The Shroud of Turin wasn’t just a holy relic. It was evidence of a crime. Of a murder. A murder surrounded in mystery.

Jean Rizzo ran back to his hotel. Bounding up the stairs two at a time, he opened his laptop, tapping his feet impatiently until his in-box appeared.

Come on. Be there. Be there be there be there.

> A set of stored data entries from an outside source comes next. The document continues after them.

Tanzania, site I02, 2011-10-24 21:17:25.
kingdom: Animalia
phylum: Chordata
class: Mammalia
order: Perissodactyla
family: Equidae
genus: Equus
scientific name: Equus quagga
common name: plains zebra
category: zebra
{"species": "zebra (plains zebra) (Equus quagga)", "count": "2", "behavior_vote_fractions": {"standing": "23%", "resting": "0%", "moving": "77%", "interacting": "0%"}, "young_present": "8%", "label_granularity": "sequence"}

And it was. His most recent e-mail. Magdalena Prieto must have sent it as soon as he left the museum. Jean clicked open the attachment, zooming in closely on the image of the man’s face. The prominent forehead. The hooked Roman nose. The dark, springy curls of hair erupting out of the scalp like springs bursting out of an old mattress.

He zoomed in again.

And again.

Only on the third time were the seams of the wig visible. Or the tiny bumps in the latex where the prosthetic nose had been molded to the cheeks. Even with a trained eye and a state-of-the-art computer, Jean had to look so closely he felt like his eyes might cross. But once he saw, he knew.

That’s no accomplice.

THE MAN IN THE green jacket was back at his hotel. The Casas de la Judería was a strange mishmash of rooms and courtyards linked by subterranean tunnels in the old Jewish quarter of Seville. Wedged between two churches and set back from a pretty but dark cobblestone street lined with cafés and precariously leaning medieval houses, it was a throwback to an old, largely lost Spain. The interiors were gloomy and musty, with a preponderance of dark brown fabric, permanently drawn curtains and heavy mahogany furniture. A smell of beeswax polish mingled with wood smoke and incense from the church next door. The decor was simple, the rooms small. There were no televisions or other signs of the modern world beyond the beautifully carved, heavy wooden gates at the hotel’s entrance. In the courtyards, old men smoked pipes and sipped coffee and read novels by Ignacio Aldecoa. A widow in a black-fringed head scarf, frozen in time, said the rosary by an unlit fire in the salon.